TC Media/Adaée Beaulieu Le député de Chambly, Jean-François Roberge

Le député de Chambly, Jean-François Roberge, n’est pas en accord avec le docteur Gilles Julien qui a déclaré récemment que le gouvernement ne devrait pas financer tout un réseau de centres de la petite enfance (CPE).

«Je pense que c’est normal que le gouvernement investisse dans un programme de stimulation précoce et de dépistage. Cela fait partie de sa mission», affirme M. Roberge. «Le financement permet d’encadrer les CPE et d’établir des normes de qualité», ajoute-il.

Le député ne croit pas non plus, comme le soutient Dr Julien, que les familles ont été démobilisées puisque le gouvernement s’est engagé à s’occuper des enfants. «C’est une responsabilité partagée en l’État et les parents. Je ne suis pas d’accord avec le fait qu’il y a un désengagement de ces derniers», déclare-t-il.

Dans une lettre intitulée Le bien-être de nos enfants: une question d’équité, publiée lundi, le médecin est revenue sur sa position. «Je répète sans cesse l’adage « Ça prend tout un village pour élever un enfant ». Les solutions les plus adaptées se créent en proximité avec l’enfant, la famille, et les milieux de vie, en impliquant la communauté, le ″village″. Il ne faudrait pas s’en remettre uniquement à l’État. Celui-ci a toutefois la responsabilité de soutenir financièrement les communautés afin de permettre à tous les enfants de réussir.»

Les CPE, un éléphant blanc?
Gilles Julien a aussi qualifié les CPE d’éléphant blanc puisqu’ils ne remplissent pas leur mission première d’aider les enfants défavorisés. «Comme plusieurs d’entre nous, j’ai applaudi l’objectif fondamental des centres de la petite enfance de mieux soutenir le développement et la réussite scolaire des enfants issus d’un milieu de vie difficile. Or, la réalité de ces enfants ne change pas, puisque ces services d’accompagnement en stimulation précoce en rejoignent très peu», indique-t-il dans sa lettre.

Roberge ne croit pas que l’expression «éléphant blanc» soit appropriée, mais il est d’accord avec le fait que des changements doivent être effectués en ce qui concerne l’accessibilité aux CPE.

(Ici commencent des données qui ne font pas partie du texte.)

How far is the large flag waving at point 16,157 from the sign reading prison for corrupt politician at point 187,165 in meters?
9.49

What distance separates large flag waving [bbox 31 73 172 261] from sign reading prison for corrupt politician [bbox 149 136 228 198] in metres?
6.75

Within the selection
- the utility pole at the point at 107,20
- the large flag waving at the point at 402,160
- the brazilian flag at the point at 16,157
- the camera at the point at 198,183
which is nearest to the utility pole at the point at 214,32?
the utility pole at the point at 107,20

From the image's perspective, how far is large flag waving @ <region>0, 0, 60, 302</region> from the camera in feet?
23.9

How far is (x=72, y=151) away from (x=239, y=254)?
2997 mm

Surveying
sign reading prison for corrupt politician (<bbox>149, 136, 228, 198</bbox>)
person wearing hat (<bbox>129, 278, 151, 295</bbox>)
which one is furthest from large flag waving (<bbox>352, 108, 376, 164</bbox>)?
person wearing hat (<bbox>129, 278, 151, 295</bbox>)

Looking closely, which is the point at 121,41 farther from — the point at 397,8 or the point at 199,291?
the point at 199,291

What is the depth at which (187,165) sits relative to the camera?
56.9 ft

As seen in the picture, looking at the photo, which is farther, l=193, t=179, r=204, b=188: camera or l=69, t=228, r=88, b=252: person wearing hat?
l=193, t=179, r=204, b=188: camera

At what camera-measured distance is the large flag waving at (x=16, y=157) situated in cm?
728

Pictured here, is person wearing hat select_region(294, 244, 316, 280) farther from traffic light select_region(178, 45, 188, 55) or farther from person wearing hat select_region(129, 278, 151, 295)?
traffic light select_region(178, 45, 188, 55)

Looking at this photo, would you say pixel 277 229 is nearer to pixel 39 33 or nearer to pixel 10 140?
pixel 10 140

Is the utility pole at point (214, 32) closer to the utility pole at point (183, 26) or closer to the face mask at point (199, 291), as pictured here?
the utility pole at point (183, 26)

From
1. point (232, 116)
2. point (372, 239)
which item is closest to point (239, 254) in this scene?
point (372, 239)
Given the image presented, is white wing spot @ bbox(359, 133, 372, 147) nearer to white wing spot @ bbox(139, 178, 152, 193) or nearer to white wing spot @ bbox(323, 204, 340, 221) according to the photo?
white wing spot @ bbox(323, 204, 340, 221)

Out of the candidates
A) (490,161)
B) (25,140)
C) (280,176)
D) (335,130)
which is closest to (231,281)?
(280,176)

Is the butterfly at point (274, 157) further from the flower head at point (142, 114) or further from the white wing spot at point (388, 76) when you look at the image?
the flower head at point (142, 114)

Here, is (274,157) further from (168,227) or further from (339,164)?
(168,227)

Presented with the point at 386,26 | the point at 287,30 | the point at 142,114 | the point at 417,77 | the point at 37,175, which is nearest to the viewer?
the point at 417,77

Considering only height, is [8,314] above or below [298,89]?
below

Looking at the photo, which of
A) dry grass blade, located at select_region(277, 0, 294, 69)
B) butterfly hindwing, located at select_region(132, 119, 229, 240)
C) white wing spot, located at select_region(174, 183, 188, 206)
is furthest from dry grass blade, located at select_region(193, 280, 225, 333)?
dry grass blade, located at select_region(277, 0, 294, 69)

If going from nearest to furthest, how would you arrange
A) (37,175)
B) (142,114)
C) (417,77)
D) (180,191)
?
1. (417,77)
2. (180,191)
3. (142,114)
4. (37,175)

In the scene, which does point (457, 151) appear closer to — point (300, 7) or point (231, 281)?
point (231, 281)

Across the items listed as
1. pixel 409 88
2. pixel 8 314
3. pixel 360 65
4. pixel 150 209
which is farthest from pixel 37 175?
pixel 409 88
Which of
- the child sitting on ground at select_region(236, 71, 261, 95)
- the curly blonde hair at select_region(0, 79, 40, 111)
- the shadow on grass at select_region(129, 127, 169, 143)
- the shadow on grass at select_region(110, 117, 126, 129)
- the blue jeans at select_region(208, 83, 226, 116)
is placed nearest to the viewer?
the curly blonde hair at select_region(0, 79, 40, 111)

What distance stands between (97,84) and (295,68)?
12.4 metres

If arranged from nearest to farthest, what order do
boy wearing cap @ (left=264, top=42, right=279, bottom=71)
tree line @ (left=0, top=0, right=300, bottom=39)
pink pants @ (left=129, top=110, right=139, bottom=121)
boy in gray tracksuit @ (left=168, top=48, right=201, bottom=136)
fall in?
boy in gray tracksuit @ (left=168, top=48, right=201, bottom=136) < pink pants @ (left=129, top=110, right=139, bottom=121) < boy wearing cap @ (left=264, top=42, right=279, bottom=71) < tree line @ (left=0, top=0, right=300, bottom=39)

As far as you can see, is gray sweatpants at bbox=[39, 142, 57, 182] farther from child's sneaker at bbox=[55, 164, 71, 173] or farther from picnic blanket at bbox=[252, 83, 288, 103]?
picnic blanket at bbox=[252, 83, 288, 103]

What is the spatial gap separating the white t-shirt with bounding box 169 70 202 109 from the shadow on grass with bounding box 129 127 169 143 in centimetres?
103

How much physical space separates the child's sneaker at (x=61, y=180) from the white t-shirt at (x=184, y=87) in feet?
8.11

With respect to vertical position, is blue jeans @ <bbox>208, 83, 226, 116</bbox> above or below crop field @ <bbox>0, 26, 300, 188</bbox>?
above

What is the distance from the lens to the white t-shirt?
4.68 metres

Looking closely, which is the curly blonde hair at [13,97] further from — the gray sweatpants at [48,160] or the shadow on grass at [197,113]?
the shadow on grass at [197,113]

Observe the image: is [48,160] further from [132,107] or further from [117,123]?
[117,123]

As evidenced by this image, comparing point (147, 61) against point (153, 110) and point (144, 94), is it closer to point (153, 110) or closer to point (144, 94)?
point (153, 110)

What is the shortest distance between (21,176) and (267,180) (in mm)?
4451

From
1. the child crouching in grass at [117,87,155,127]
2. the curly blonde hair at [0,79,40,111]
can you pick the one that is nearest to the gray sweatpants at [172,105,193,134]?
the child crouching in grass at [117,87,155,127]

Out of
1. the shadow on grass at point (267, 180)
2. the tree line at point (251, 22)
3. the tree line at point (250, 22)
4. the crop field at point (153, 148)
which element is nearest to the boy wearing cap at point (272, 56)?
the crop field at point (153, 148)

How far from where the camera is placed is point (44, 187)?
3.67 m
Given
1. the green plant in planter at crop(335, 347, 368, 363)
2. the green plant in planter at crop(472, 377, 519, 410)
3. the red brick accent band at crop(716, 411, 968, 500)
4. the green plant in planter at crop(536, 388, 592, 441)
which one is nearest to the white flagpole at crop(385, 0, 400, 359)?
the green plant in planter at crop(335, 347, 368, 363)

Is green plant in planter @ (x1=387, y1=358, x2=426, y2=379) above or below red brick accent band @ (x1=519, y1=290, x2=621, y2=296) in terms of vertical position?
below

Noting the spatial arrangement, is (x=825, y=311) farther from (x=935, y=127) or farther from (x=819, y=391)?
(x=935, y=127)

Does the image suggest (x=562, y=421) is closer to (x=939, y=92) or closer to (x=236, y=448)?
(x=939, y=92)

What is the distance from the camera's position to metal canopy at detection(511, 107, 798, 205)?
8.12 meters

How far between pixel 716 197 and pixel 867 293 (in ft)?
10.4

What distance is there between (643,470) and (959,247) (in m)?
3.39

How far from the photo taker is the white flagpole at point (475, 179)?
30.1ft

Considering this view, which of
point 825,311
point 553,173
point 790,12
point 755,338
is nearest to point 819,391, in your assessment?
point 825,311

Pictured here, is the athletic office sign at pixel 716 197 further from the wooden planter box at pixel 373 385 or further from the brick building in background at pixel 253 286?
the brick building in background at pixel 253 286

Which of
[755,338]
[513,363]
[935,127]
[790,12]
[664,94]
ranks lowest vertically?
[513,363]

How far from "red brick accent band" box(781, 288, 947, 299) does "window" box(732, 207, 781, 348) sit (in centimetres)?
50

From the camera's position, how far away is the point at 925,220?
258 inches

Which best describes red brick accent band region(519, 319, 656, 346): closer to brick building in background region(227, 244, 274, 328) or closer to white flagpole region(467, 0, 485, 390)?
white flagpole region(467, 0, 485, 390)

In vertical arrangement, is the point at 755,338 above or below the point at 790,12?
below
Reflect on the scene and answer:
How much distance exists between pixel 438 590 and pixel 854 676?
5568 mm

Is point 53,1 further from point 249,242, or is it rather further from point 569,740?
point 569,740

«Il faut que nous en ayons pour notre argent et il est vrai que la structure de coûts des CPE est trop élevée. Par contre, ce n’est pas un éléphant blanc, c’est-à-dire quelque chose qui ne sert à rien», soutient-il. «Je crois que nous pouvons garder des services de qualité en réformant l’administration. C’est un bon système, mais qui doit être amélioré. Il devrait servir plus d’enfants au même coût», ajoute-t-il.

Le député est conscient toutefois que peu de CPE ont été implanté dans les milieux défavorisés. «Pour qu’un centre de la petite enfance soit mis sur pied, il doit il y a avoir une mobilisation des parents. Toutefois, ce ne sont pas les personnes défavorisées qui vont prendre cette initiative. La façon d’installer les CPE est donc inefficace. Les deux problèmes principaux sont le manque de CPE et le mode d’attribution des places qui empêche de remplir la mission de base», affirme-t-il.

Roberge a aussi tenu à rappeler la position de la CAQ en ce qui concerne la modulation des frais de garderie établie par le Parti libéral. Il explique que cela nuit aussi à l’accessibilité aux CPE, principalement de la classe moyenne. Son partie prône donc plutôt une indexation.